Supporters of marriage equality got some good news this week when a district judge in Washington, D.C., upheld a ruling by the city’s board of elections which, not once but twice, has refused to let gay marriage opponents put a referendum on the ballot there allowing a popular vote to try and overthrow the D.C. City Council’s vote legalizing same-sex marriage.
Such a ballot referendum, the judge said, would violate D.C.’s Human Rights Act.
Gay marriage opponents, of course, have vowed to appeal the ruling to the D.C. Court of Appeals, saying the trial court judge’s ruling is part of a pattern of judicial activism that overrides the will of the people. Whatever.
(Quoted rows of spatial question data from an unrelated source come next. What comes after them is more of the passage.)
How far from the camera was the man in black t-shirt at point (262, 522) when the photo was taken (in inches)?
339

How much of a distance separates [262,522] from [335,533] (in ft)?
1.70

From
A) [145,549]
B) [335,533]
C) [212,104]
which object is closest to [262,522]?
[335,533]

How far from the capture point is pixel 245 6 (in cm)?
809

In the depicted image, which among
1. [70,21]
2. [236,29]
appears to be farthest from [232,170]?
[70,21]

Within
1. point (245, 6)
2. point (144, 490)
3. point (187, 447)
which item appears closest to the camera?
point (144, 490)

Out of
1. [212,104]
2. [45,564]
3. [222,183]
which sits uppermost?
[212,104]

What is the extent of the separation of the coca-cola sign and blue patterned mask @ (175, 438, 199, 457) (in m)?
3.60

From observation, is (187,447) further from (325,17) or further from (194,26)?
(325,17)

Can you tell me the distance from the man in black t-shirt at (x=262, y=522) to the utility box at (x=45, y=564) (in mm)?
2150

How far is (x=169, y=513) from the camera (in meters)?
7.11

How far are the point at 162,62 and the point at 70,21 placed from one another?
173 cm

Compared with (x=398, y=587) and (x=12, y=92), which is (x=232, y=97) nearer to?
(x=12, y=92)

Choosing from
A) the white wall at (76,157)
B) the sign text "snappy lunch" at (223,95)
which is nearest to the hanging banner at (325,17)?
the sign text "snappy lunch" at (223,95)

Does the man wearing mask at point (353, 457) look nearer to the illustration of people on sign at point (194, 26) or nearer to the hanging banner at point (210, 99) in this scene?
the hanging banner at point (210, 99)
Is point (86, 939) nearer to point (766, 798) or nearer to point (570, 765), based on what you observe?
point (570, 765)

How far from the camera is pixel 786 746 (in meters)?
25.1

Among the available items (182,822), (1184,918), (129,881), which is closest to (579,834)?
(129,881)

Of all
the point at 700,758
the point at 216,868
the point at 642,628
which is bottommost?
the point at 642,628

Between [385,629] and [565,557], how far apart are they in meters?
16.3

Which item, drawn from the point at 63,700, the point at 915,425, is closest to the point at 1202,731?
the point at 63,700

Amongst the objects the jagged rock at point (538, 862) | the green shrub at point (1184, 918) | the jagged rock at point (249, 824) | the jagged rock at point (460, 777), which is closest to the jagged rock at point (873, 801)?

Judge Judith Macaluso wrote: “The fact that the proposed initiative, if passed, would violate the Human Rights Act provides an independent basis for upholding the Board’s decision: the initiative runs afoul of an implied exclusion barring provisions that violates the state’s law.”
She also said that a 1995 court ruling that said the Human Rights Act did not protect same-sex marriage is no longer valid because “Since 1995, the [Washington City Council] has changed the landscape Dean surveyed. Indeed, all of the statutory provisions upon which Dean relied have been repealed or amended…”
The ordinance legalizing same-sex marriage in D.C. could still be overturned by Congress, which gets to review all the city’s laws. But unless that happens, gay couples could start getting married in D.C. as early as March.